* RECORD EXTRACTS *
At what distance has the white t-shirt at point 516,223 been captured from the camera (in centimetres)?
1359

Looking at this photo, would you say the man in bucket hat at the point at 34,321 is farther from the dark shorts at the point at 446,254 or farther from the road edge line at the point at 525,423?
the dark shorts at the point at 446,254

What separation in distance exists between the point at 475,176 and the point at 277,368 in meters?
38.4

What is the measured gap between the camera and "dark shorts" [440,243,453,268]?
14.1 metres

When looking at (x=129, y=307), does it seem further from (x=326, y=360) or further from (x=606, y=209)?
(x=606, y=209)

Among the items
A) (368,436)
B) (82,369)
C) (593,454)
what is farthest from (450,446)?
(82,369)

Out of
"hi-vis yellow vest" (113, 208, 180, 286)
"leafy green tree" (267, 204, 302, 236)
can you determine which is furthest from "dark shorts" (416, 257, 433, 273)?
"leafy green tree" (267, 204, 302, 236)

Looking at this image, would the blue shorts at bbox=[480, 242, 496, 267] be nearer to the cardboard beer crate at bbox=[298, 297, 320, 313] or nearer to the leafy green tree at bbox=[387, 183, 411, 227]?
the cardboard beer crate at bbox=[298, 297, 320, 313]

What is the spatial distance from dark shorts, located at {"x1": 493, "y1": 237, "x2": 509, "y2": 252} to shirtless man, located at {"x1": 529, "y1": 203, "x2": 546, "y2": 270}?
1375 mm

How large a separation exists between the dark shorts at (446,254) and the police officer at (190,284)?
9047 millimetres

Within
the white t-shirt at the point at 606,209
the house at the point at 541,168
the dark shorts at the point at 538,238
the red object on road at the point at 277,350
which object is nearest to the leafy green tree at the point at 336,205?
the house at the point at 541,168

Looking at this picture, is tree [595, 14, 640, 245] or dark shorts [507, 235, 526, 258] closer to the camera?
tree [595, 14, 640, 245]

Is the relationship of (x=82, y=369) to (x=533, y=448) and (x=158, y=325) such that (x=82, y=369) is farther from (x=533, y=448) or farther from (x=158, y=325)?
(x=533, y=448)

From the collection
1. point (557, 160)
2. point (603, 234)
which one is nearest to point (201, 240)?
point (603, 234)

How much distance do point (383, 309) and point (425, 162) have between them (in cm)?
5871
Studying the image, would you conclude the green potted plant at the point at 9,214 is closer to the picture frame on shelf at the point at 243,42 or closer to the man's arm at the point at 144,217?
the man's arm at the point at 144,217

* PROBLEM DETAILS *
Copy each entry exactly, with nothing added or dropped.

* FINISHED ANSWER *
At what distance has the white t-shirt at point 516,223 been captured from the camera (in centimetres)?
1359

Looking at this photo, would you say the man in bucket hat at the point at 34,321 is farther from the dark shorts at the point at 446,254 or farther from the road edge line at the point at 525,423?
the dark shorts at the point at 446,254

What separation in distance exists between the point at 475,176 and the point at 277,368 in meters?
38.4

What is the measured gap between the camera and "dark shorts" [440,243,453,268]?
14.1 metres

When looking at (x=129, y=307), does it seem further from (x=326, y=360) or further from (x=606, y=209)?
(x=606, y=209)

Among the items
A) (368,436)
B) (82,369)
C) (593,454)
what is farthest from (450,446)?
(82,369)

Out of
"hi-vis yellow vest" (113, 208, 180, 286)
"leafy green tree" (267, 204, 302, 236)
can you determine which is furthest from "dark shorts" (416, 257, 433, 273)?
"leafy green tree" (267, 204, 302, 236)

Looking at this image, would the blue shorts at bbox=[480, 242, 496, 267] be nearer to the cardboard beer crate at bbox=[298, 297, 320, 313] or nearer to the leafy green tree at bbox=[387, 183, 411, 227]?
the cardboard beer crate at bbox=[298, 297, 320, 313]

What is the spatial distance from dark shorts, located at {"x1": 493, "y1": 237, "x2": 509, "y2": 252} to shirtless man, located at {"x1": 529, "y1": 203, "x2": 546, "y2": 270}?
1375 mm

How large a separation exists between the dark shorts at (446,254) and the police officer at (190,284)?
9047 millimetres

Within
the white t-shirt at the point at 606,209
the house at the point at 541,168
the dark shorts at the point at 538,238
the red object on road at the point at 277,350
which object is nearest to the leafy green tree at the point at 336,205?
the house at the point at 541,168

Looking at this picture, is tree [595, 14, 640, 245] or dark shorts [507, 235, 526, 258] closer to the camera?
tree [595, 14, 640, 245]

Is the relationship of (x=82, y=369) to (x=533, y=448) and (x=158, y=325) such that (x=82, y=369) is farther from (x=533, y=448) or farther from (x=158, y=325)?
(x=533, y=448)

From the collection
1. point (557, 160)
2. point (603, 234)
which one is nearest to point (201, 240)?
point (603, 234)

How much distance do point (383, 309) and point (425, 162) have between them (in cm)?
5871
Studying the image, would you conclude the green potted plant at the point at 9,214 is closer to the picture frame on shelf at the point at 243,42 or closer to the man's arm at the point at 144,217?
the man's arm at the point at 144,217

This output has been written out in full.